En outre, les accords d’exclusivité accordés à un tiers pour la réutilisation d’informations publiques et les redevances accordées aux administrations constituent des exceptions aux principes de gratuité et de mise à disposition publique énoncés par le texte. En ce sens, il convient de permettre aux citoyens l’accès libre à toutes les informations relatives à ces exceptions, ce qui correspond au principe de l’open data. Le citoyen ainsi mis au coeur du système devrait être en mesure de veiller à la bonne application de ces règles. Cela nous rassurerait. C’est la raison pour laquelle je proposerai, au cours de la séance, de préciser les contours de la publication des accords d’exclusivité.

S’il est d’ordre réglementaire de préciser le support sur lequel ces critères devront être publiés, le texte est imprécis quant à la nature des informations qui seront transparentes. Les détails précis des accords octroyés devraient donc être rendus publics dans un format numérique et mis à jour, comme pour l’ensemble des données hébergées, sur le site « data.gouv.fr ». C’est sans doute une bonne idée, mais il s’agit de savoir comment nous allons faire.
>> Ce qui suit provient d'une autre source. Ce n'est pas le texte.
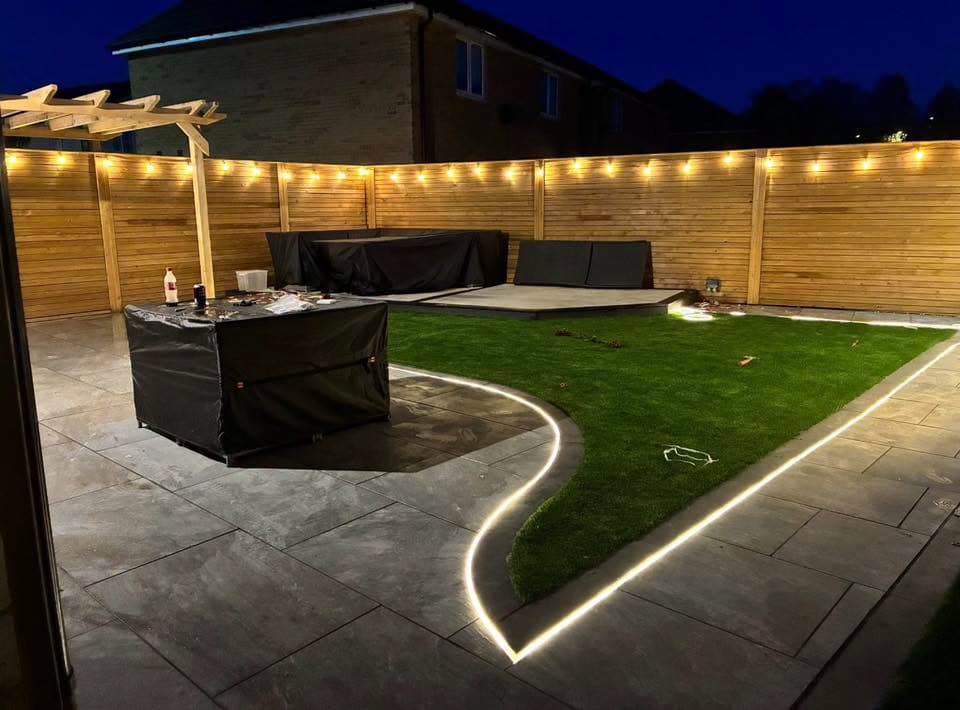 Porcelain patio with new fencing, artificial turf and feature lighting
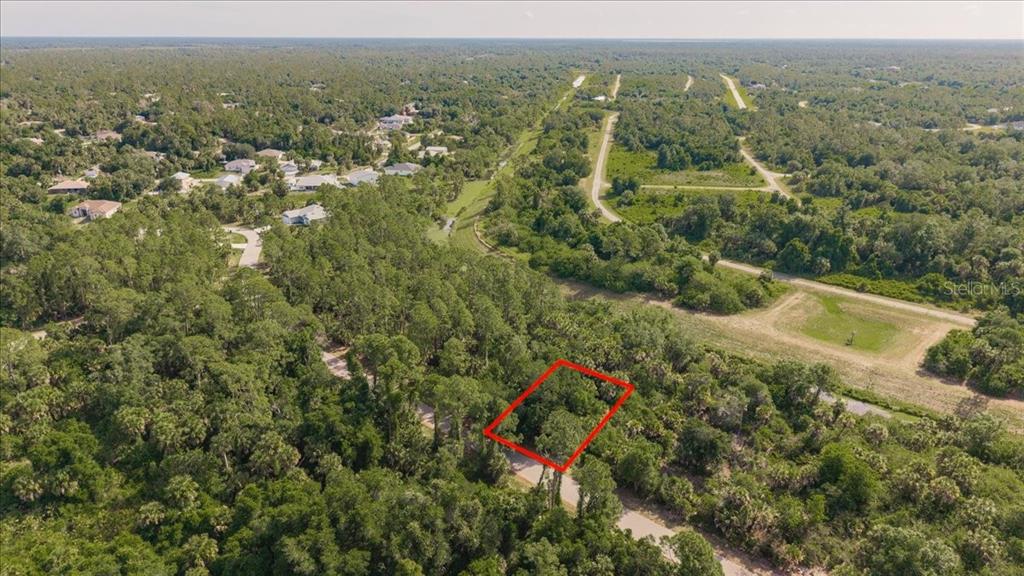 An aerial view shows a rectangular plot of land outlined in red amidst wooded terrain — SERNICE STREET, NORTH PORT, FL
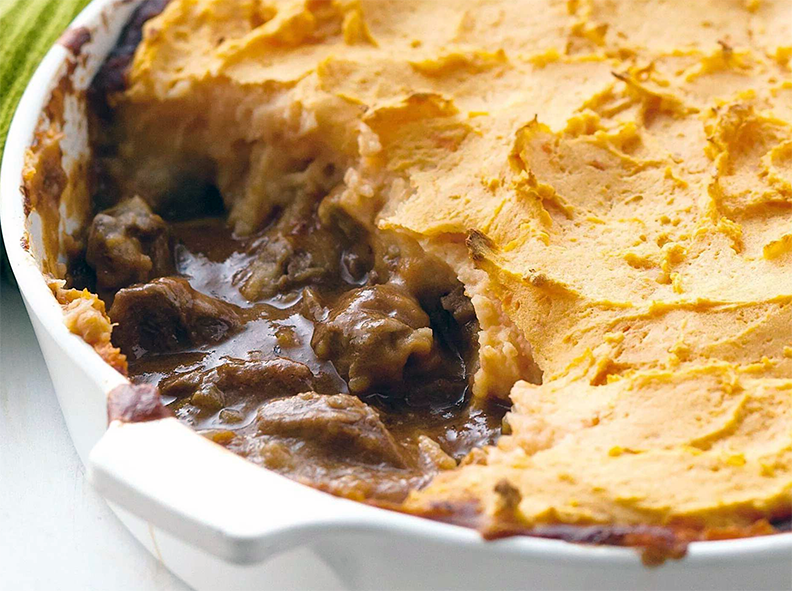 sliced beef in gravy with mashed potato topping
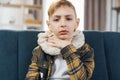 Sick teenage boy with high fever and sore throat and feeling bad Royalty Free Stock Photo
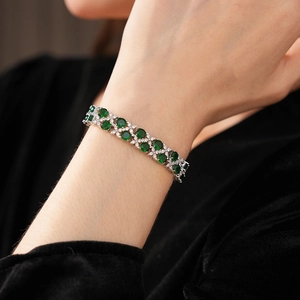 Nahaufnahme des zweilagigen Zirkonia-Armbands mit grünen Steinen am Handgelenk der Frau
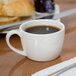 A close-up of a Libbey Royal Rideau white low espresso cup full of coffee on a table next to a plate of bread.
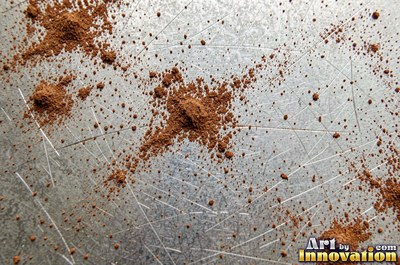 Heavily rusted steel plate with flaking orange scale and dark pits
Par ailleurs, si le présent projet de loi prévoit que les critères retenus pour fixer le montant de ces redevances sont transparents et vérifiables, et que les bases de calcul sont rendues publiques, il ne prévoit pas la diffusion du montant total des redevances perçues par chaque administration. Je propose donc de préciser la nature des informations relatives aux redevances qui seront rendues publiques et dans un format ouvert. Les montants perçus par les administrations – de l’ordre de 10 millions d’euros pour l’INSEE et 5 000 euros pour la CADA en 2012 – sont très hétérogènes. Il convient de permettre à chacun d’appréhender ces montants ainsi que leur évolution dans le temps.

Enfin, la durée du droit d’exclusivité concernant la numérisation des ressources naturelles devrait être limitée. Selon l’article 2 du projet de loi, lorsqu’un droit d’exclusivité est accordé, la période d’exclusivité ne peut dépasser dix ans, avec un réexamen périodique au moins tous les trois ans.

En revanche, lorsqu’un droit d’exclusivité est accordé pour les besoins de la numérisation de ressources culturelles, la période d’exclusivité peut, par dérogation, être supérieure à dix ans. Dans ce cas, elle fera l’objet d’un réexamen au cours de la onzième année et ensuite, le cas échéant, tous les sept ans.

Sur ce point, le projet de loi va au-delà de la directive ISP révisée puisque cette dernière ne prévoit une limitation à dix ans que pour les droits d’exclusivité concernant la numérisation de ressources naturelles.

Monsieur le rapporteur, vous avez évoqué en commission la possibilité d’apporter une modification sur ce point en séance. Nous espérons que votre proposition nous donnera satisfaction.

Mes chers collègues, madame la secrétaire d’État, vous l’aurez compris, en dépit de ces quelques réserves, d’une certaine maladresse dans la présentation, et dans l’attente du prochain projet de loi Lemaire, qui nous permettra d’aborder plus largement la question du numérique sous ses différents aspects, le groupe UDI votera ce projet de loi, surtout si le Gouvernement accepte quelques amendements de bon sens.